What type and how much off water training do you do?

'Usually during the year I have classes so I can’t train everyday but I have a coach with whom I go either swimming at the pool (I guess this doesn’t count as off the water training) with or running along with different exercises around three times a week. It’s been helpful to stop myself from getting hurt, and to feel a bit more at ease when it gets bigger. I despise running so getting pounded by a big wave is a lot easier than running around for half an hour.'

How are your college studies going so far and why do you think that education is important for a young professional windsurfer?

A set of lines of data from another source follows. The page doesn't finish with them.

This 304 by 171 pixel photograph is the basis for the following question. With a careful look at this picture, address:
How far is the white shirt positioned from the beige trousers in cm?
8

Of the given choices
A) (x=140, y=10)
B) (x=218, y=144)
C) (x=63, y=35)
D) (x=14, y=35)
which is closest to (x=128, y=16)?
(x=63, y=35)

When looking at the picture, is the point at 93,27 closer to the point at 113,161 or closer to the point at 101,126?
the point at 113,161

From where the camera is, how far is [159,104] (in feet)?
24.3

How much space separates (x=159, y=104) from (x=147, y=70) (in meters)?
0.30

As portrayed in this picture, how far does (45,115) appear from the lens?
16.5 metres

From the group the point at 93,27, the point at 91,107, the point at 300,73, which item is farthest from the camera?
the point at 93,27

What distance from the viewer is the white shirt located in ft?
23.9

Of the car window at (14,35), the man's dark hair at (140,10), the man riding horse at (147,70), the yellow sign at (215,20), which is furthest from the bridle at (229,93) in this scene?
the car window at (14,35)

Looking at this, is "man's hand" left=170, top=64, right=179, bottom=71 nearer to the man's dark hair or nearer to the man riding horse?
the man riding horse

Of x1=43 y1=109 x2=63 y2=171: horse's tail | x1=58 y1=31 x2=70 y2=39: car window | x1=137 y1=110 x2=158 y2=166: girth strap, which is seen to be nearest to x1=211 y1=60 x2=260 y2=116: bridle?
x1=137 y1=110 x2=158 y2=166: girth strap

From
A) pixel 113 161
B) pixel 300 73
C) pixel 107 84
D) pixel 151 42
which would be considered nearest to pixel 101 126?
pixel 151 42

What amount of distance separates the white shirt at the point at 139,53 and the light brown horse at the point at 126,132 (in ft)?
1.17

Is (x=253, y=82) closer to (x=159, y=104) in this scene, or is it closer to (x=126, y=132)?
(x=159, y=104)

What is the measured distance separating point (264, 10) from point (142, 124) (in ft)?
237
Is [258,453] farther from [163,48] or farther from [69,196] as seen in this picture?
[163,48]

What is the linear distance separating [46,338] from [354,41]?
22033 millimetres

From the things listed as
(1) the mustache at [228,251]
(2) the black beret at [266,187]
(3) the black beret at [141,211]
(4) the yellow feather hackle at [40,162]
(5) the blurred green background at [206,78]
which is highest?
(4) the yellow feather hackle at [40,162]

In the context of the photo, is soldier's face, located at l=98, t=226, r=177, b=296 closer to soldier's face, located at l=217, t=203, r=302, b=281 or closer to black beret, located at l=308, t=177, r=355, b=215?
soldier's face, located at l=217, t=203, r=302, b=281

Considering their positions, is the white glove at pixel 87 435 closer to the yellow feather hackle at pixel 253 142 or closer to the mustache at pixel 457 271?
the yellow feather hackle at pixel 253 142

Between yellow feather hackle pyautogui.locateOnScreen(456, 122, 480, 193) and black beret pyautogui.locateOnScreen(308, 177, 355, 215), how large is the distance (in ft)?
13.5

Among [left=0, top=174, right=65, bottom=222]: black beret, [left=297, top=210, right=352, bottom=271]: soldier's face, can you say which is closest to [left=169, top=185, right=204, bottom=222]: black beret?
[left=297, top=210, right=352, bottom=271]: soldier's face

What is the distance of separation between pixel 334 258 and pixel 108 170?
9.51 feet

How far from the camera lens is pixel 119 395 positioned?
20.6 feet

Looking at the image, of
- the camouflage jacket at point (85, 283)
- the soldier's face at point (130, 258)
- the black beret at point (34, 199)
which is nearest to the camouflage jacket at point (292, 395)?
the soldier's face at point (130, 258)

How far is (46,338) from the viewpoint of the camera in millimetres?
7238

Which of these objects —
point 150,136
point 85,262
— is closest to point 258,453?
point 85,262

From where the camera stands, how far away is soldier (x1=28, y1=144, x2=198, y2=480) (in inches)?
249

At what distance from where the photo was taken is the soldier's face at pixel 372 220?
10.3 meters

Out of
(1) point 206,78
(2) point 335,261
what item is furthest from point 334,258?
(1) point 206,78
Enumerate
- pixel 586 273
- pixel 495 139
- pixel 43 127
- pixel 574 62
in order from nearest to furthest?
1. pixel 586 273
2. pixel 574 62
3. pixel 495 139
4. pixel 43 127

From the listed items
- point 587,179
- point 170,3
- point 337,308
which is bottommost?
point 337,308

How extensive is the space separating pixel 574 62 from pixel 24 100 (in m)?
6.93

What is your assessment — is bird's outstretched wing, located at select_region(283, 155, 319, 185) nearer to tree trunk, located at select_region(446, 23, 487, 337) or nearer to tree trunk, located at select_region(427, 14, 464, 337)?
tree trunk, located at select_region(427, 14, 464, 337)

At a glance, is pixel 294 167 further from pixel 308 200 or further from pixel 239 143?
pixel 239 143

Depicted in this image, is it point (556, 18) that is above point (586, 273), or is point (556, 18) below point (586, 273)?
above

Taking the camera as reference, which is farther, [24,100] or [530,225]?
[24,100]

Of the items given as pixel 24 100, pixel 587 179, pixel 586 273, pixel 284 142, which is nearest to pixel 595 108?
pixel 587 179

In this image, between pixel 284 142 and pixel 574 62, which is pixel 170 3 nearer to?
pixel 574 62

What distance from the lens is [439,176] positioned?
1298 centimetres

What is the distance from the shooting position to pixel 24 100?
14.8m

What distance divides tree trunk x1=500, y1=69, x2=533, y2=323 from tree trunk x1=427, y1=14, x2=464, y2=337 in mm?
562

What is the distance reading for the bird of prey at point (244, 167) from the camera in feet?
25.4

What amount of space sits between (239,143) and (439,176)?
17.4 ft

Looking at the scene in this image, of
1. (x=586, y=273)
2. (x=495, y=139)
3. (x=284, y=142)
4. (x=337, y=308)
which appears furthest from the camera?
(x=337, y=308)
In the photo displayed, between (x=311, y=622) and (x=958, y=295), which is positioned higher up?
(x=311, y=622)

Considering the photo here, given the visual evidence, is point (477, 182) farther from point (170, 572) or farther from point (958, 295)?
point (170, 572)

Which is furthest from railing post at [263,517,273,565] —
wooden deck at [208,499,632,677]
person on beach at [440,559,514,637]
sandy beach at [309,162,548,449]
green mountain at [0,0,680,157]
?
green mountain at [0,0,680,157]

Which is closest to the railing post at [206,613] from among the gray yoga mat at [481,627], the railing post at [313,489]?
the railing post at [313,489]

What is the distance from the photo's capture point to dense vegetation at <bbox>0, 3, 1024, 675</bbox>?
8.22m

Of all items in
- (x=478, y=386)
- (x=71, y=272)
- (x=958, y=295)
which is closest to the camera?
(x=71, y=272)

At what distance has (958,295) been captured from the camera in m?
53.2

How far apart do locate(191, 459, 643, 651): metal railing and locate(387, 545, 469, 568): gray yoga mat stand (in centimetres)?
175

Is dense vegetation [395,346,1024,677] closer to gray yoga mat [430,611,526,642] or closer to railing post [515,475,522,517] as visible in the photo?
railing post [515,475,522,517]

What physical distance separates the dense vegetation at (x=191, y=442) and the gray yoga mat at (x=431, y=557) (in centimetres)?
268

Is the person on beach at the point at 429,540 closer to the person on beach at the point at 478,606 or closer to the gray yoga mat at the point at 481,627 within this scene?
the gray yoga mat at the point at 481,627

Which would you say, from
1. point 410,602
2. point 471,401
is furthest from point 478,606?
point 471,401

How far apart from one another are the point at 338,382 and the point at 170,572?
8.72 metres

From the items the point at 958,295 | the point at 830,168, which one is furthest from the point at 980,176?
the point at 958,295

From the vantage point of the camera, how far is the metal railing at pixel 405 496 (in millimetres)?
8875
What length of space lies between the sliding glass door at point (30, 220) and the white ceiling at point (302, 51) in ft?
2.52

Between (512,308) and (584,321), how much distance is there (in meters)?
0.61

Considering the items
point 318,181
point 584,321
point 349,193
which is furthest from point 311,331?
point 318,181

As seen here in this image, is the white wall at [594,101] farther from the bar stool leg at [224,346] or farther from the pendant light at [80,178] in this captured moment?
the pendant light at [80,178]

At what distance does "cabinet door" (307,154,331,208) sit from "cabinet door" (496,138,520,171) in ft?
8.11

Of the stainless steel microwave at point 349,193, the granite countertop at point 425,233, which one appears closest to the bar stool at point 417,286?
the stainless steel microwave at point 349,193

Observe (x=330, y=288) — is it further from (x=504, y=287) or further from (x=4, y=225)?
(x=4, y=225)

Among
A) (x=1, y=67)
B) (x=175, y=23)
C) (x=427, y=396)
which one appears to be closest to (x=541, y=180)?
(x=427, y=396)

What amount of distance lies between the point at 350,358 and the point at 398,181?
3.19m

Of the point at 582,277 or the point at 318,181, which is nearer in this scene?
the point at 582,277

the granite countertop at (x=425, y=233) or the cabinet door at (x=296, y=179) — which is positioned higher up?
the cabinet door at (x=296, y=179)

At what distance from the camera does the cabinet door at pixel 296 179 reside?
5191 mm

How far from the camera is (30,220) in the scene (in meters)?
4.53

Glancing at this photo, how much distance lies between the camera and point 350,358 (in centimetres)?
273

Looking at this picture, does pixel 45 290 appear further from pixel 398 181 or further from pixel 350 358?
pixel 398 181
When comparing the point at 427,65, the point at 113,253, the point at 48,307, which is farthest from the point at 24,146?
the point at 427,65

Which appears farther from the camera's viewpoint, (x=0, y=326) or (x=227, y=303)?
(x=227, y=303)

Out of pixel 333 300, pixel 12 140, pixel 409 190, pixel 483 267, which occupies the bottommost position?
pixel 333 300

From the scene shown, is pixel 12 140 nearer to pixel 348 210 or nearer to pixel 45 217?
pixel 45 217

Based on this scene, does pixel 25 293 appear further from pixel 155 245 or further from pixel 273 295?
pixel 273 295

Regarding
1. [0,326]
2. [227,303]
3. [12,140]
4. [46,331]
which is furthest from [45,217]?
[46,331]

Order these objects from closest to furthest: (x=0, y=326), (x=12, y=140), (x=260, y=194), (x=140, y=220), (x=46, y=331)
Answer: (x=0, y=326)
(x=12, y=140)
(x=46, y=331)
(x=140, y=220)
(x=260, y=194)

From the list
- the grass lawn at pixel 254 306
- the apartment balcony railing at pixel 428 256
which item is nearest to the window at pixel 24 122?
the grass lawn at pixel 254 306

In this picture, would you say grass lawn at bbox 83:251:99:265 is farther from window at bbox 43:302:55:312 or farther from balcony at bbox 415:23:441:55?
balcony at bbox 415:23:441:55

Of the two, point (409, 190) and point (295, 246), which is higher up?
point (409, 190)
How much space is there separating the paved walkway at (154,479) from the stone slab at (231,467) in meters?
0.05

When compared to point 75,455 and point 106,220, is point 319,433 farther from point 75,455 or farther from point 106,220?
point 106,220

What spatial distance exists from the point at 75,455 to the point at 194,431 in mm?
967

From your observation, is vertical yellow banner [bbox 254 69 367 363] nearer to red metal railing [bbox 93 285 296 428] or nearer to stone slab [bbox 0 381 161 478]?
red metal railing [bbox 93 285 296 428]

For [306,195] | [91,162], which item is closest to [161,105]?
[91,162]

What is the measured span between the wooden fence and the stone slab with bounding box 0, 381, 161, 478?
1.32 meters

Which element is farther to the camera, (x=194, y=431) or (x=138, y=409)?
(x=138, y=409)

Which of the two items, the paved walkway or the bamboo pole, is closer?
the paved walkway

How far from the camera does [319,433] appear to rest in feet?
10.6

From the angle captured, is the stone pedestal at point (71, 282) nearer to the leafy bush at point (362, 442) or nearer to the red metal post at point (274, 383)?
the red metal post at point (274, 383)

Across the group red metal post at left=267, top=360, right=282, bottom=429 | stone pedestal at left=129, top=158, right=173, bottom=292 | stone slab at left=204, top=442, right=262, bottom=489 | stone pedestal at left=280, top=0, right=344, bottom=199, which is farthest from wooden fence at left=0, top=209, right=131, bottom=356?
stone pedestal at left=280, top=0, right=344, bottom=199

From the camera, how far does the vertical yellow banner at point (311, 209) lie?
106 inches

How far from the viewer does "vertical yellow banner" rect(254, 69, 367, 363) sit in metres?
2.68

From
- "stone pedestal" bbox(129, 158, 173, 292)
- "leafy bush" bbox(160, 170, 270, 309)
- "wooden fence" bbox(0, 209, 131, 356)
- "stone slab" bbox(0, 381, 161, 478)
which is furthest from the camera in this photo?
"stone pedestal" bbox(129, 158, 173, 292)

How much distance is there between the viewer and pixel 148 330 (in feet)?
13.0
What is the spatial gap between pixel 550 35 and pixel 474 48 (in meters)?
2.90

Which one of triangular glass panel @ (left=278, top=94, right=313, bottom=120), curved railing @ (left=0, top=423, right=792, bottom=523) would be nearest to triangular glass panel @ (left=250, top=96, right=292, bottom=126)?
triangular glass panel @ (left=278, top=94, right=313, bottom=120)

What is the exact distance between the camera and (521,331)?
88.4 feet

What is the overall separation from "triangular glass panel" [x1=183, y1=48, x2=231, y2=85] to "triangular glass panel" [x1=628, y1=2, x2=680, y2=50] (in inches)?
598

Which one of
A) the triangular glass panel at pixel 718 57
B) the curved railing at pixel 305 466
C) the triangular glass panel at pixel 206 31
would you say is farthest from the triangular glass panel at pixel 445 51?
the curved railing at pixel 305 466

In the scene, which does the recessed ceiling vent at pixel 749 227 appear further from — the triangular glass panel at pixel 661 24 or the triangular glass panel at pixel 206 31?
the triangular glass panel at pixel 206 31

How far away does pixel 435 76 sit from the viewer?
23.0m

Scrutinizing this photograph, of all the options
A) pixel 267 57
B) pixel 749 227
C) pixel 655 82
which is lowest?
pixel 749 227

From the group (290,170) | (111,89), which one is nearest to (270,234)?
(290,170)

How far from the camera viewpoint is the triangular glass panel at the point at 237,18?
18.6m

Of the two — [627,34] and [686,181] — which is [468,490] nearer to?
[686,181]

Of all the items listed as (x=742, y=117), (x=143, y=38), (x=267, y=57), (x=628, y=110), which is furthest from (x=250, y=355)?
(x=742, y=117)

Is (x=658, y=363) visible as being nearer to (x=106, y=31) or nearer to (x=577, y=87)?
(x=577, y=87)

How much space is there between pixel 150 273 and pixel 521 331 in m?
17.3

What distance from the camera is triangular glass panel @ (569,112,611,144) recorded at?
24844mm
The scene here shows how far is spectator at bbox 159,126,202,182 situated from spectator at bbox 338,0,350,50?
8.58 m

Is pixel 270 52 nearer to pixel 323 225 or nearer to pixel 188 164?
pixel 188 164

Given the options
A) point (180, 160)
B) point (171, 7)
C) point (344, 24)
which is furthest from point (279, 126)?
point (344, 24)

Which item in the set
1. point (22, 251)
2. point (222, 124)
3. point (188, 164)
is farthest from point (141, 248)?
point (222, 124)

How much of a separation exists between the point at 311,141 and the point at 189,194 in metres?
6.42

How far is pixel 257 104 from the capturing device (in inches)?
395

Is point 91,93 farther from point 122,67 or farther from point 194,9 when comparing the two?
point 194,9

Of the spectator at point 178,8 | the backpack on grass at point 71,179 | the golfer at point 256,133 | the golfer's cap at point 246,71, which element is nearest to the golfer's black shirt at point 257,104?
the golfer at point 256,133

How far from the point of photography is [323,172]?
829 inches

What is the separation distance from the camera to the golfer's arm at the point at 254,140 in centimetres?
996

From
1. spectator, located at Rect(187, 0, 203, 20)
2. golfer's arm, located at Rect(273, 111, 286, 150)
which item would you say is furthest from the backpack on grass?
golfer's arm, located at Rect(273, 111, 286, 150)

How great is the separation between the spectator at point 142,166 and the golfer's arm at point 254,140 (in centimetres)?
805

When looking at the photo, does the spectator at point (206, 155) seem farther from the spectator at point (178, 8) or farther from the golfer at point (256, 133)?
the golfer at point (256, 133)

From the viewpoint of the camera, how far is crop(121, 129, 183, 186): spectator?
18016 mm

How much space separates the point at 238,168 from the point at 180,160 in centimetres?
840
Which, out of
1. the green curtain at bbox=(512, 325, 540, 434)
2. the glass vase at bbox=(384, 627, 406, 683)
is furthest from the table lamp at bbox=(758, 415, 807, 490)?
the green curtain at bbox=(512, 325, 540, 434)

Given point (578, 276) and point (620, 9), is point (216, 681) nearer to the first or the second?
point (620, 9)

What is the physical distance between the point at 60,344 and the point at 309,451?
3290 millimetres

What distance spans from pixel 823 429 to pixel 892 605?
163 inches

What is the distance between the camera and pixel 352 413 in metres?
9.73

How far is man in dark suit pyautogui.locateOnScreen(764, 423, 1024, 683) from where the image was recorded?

'College has been fine. Right now it is pretty basic courses. Next year it will start being more specialized and a bit harder options. A lot of people don’t go to College and do OK but I definitely think it will help me. Living off of windsurfing is obviously a bit tough right now, and it’s not like I can only go windsurfing all day. It’s nice learn about different things.'

Which sailors do you watch and gain inspiration from?

'I have always loved guys with great style and that are always innovating. So guys like Kauli, Levi and Brawzinho.'

You have been riding for Hot Sails Maui for a number of months now, what have been the highs and possible lows so far?

'I have been very happy with everything so far. I am really enjoying working with the team and I am really happy with the sails. The new QUAD developments I’ve been working on along with KS3‘s are really something!'

With many of the world’s elite concentrating their time in the Canaries this summer you chose to stay in Hawaii this year, why is this your preferred option?

'Usually I go to France during the summer, but the sailing is usually terrible and it was to expensive for me to do both the AWT and go to France. So it’s the same problem with Pozo. Right now I can’t do both and I’ve been really focused on doing well on the AWT hence why I stayed on Maui.'

What moves and aspects of your sailing have you been working on this summer and why?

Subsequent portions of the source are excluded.